Advocate Illinois Masonic Medical Center


Hallux valgus is associated with balance deficits, and has been implicated as an independent risk factor for falls in older adults. However, it is unknown what effect hallux valgus surgery has on static and dynamic (i.e., while walking) balance in older adults. We enrolled 13 middle-aged and older aged adults (mean age 54.3 ± 12.7 years, range 47 to 70) who underwent isolated hallux valgus surgery and followed them for 12 months. Preoperative and postoperative gait and balance performance was assessed using non-invasive body worn sensors with standardized and validated testing protocols. Visual analog scale (VAS) for pain and radiographic angles were also assessed. All subjects reported improvements in pain (VAS mean change -38.3 ± 10.3 mm), and all subjects demonstrated improvements in their hallux valgus angles and first/second intermetatarsal angles (mean change 16.3 ± 8.8°, and 5.5 ± 3.0°, respectively).

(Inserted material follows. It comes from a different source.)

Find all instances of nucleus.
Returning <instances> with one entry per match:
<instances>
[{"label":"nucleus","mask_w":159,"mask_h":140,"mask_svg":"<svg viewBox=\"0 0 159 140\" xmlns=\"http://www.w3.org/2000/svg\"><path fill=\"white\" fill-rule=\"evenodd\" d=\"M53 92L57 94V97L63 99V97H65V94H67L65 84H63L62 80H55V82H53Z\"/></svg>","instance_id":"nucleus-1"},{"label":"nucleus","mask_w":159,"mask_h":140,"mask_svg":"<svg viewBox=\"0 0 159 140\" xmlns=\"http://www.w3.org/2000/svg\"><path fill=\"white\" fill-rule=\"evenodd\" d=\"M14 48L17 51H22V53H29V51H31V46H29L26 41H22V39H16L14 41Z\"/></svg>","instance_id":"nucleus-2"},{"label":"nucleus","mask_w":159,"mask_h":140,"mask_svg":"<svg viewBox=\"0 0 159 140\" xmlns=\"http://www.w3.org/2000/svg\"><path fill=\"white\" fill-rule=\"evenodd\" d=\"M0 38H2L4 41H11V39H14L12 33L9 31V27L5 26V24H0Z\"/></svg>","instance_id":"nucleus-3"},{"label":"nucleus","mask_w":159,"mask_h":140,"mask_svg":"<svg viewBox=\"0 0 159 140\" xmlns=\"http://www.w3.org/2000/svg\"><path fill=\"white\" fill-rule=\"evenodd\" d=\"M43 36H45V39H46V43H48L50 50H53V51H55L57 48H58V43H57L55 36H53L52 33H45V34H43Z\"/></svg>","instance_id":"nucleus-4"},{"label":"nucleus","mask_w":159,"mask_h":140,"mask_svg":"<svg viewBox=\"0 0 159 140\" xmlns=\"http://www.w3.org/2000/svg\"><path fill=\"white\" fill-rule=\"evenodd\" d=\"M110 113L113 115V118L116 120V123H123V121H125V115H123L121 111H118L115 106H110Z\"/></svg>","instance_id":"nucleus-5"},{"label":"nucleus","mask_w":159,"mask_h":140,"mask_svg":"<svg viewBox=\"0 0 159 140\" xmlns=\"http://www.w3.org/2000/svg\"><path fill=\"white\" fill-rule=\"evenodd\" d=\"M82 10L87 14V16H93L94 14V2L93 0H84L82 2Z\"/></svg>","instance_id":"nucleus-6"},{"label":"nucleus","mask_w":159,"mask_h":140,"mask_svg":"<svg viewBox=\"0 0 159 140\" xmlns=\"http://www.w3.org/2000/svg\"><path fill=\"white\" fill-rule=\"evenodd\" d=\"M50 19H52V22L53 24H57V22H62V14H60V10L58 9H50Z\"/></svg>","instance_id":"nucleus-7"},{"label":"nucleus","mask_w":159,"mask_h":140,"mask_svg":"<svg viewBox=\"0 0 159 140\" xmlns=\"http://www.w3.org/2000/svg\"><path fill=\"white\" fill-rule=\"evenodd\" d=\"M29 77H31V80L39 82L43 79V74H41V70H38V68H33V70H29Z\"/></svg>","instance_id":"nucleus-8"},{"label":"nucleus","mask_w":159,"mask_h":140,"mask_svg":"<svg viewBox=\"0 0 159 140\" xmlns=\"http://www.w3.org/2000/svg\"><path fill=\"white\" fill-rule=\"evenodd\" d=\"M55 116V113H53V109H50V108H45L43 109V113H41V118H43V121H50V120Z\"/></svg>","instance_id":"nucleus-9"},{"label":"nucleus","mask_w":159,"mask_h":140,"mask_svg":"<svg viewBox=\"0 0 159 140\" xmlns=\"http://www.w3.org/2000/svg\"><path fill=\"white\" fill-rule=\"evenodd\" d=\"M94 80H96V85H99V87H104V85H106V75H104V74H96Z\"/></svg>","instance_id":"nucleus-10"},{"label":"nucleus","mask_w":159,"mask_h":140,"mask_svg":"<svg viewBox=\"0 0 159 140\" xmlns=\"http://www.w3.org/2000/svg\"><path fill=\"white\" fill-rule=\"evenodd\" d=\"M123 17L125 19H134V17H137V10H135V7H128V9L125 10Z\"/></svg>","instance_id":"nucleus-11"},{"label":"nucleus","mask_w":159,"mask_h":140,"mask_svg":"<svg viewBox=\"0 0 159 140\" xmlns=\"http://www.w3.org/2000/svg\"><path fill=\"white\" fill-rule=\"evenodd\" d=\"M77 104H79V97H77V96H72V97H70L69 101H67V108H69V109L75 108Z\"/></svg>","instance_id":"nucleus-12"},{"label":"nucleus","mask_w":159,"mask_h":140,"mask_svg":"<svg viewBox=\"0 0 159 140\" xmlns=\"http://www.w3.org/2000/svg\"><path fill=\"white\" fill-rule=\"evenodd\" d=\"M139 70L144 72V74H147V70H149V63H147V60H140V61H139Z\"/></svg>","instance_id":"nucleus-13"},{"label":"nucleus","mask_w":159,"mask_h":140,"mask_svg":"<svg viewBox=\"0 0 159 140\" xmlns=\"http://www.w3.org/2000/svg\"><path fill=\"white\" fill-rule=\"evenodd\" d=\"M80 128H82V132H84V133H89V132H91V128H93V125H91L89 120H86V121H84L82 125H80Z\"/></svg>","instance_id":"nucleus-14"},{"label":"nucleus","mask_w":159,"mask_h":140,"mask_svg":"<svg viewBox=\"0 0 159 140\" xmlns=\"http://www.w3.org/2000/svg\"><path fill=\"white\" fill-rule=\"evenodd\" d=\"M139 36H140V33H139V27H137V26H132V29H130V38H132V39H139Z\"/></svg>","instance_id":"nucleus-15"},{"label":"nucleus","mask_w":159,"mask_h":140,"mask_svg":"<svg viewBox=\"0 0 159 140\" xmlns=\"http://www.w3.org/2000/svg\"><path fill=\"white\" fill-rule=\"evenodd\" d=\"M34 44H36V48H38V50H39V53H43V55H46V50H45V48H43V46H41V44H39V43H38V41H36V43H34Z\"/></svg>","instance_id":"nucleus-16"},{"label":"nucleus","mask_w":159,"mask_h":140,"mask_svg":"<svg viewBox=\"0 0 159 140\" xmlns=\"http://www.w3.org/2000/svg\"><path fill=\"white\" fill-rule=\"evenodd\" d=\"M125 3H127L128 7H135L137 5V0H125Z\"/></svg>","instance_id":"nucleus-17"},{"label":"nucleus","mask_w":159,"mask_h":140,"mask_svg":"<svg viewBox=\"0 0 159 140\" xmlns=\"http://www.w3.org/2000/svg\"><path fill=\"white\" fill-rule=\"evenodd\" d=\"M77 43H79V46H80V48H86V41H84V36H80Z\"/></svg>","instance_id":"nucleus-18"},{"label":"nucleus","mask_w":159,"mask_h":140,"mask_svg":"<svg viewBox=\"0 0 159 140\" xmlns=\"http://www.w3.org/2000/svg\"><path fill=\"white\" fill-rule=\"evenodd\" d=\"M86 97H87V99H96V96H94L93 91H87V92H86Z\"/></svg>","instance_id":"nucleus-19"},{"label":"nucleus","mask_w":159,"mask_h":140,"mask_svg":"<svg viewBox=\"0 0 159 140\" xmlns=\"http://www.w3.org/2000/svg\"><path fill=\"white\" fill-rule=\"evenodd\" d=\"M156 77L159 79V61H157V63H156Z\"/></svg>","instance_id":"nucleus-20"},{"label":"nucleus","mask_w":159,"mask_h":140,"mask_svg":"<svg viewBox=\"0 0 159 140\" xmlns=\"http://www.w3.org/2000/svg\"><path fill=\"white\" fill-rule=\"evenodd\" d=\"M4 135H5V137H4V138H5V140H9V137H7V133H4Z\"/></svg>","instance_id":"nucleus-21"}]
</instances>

While standing in full tandem, center of mass (COM) sway was improved upon by 59% at 1 year postoperative (p < .05, paired t-test). While most gait parameters demonstrated little change postoperatively, patients tended to spend less time in double support (p = .08, paired t-test), while gait variability increased by 55% (p = .03, paired t-test) and medial-lateral sway while walking increased by 43% (p = .08, paired t-test) 12 months postoperatively. Balance improved after hallux valgus surgery in our population, particularly when subjects were forced to rely on their operative foot for support (e.g., full tandem). Patients also seemed to walk with greater variability in stride velocity and with greater medial-lateral sway postoperatively, suggesting perhaps increased ambulatory confidence after successful hallux valgus surgery.